───── Excerto do documento ─────

Do Casamento Entre Pessoas do Mesmo Sexo | 1
© muriloribas
No início do ano, ainda antes de começar a escrever aqui no Avenida Central, dediquei, no meu blogue, uma série de posts à questão do casamento entre pessoas do mesmo sexo.
Sem querer estar a repetir tudo, sobretudo por ainda serem algo extensos, deixo-vos, em dois posts, uma súmula dos argumentos e contra-argumentos a favor do dito casamento que lá expressei, assim como ligações para os respectivos posts, se os pretenderem ver mais desenvolvidos.
1. Do que não interessa para a discussão e do que interessa para a Igreja
Uma das notas fundamentais que a Igreja defende no seu casamento, católico, é a ideia da procriação [Cânone 1055 §1]. Ou seja, se no casamento civil 1+1 pode ser igual a 2, no católico, em princípio, nunca deve ser [Cânone 1101 §2]. Expressões desta lógica são a dissolução do casamento não conusumado [Cânone 1142] e a da dissoluação do casamento quando a impotência de um dos cônjuges preceder o casamento, "pela própria natureza deste" [Cânone 1084 §1]
Daqui não adviria nada de extraordinário se a Igreja não procurasse transpor estas ideias próprias da realidade católica, dando a entender à comunidade que estas (suas) ideias sobre o casamento e sobre a família, são também as ideias constantes da lei civil – e que, ultimamente, são as que interessam para a discussão, independentemente do (a)moralismo da coisa.
Se verificarmos o que a Igreja defende em relação à adopção por casais homossexuais, o seu argumento passa, invariavelmente, pela ideia de que na educação da criança deve existir uma figura masculina e uma figura feminina.
Isto afasta, evidentemente, essa adopção por parte de um casal homossexual, como afasta também a adopção a título individual, por uma só pessoa, quer esta seja homo ou heterossexual. A Igreja, bem ou mal, ao defender essa ideia (da necessidade de) duas figuras parentais de sexo diferente, está-se a opor a todas as famílias (ainda que os filhos sejam biológicos) monoparentais. Está-se a opor às famílias constituídas por um(a) tio(a) e um(a) sobrinho(a) ou por um(a) avô(ó) e um(a) neto(a), por exemplo.

───── Dados fornecidos ─────

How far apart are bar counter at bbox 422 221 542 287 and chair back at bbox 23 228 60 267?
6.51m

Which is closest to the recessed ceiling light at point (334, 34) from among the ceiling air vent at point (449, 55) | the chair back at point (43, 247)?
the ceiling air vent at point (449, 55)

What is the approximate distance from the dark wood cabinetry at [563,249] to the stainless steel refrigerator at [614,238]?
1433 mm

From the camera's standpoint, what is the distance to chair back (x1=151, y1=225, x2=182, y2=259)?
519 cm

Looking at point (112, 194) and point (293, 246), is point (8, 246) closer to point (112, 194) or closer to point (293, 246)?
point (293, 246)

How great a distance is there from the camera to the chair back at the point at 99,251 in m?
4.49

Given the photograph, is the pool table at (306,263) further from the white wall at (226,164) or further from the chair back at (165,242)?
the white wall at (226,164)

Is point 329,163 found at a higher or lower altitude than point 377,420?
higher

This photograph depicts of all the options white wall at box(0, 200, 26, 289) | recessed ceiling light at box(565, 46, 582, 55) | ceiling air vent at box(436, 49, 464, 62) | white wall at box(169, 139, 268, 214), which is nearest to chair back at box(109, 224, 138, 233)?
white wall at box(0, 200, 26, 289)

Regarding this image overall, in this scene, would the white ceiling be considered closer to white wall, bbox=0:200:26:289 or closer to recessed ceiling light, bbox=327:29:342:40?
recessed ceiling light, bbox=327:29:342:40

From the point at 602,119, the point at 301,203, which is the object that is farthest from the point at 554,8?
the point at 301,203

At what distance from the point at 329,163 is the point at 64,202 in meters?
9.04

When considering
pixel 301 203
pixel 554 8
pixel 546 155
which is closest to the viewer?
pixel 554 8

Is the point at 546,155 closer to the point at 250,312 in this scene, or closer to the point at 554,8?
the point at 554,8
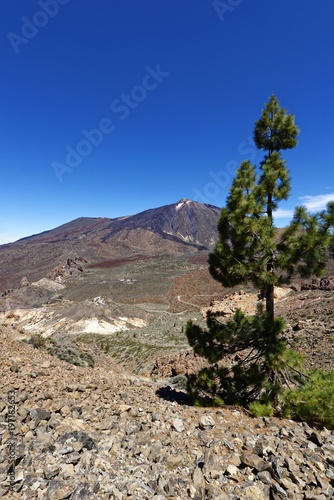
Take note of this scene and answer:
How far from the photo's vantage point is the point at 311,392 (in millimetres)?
6164

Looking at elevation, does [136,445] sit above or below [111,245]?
below

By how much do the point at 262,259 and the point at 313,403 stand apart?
2965mm

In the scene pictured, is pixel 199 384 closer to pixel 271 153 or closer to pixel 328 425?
pixel 328 425

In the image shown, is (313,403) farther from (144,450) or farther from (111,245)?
(111,245)

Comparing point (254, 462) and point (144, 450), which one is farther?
point (144, 450)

─────

Tarefa
Reproduza o trecho do texto sobre o casamento entre pessoas do mesmo sexo que vai de "Se verificarmos o" a "uma figura feminina.", inclusive.

Resultado
Se verificarmos o que a Igreja defende em relação à adopção por casais homossexuais, o seu argumento passa, invariavelmente, pela ideia de que na educação da criança deve existir uma figura masculina e uma figura feminina.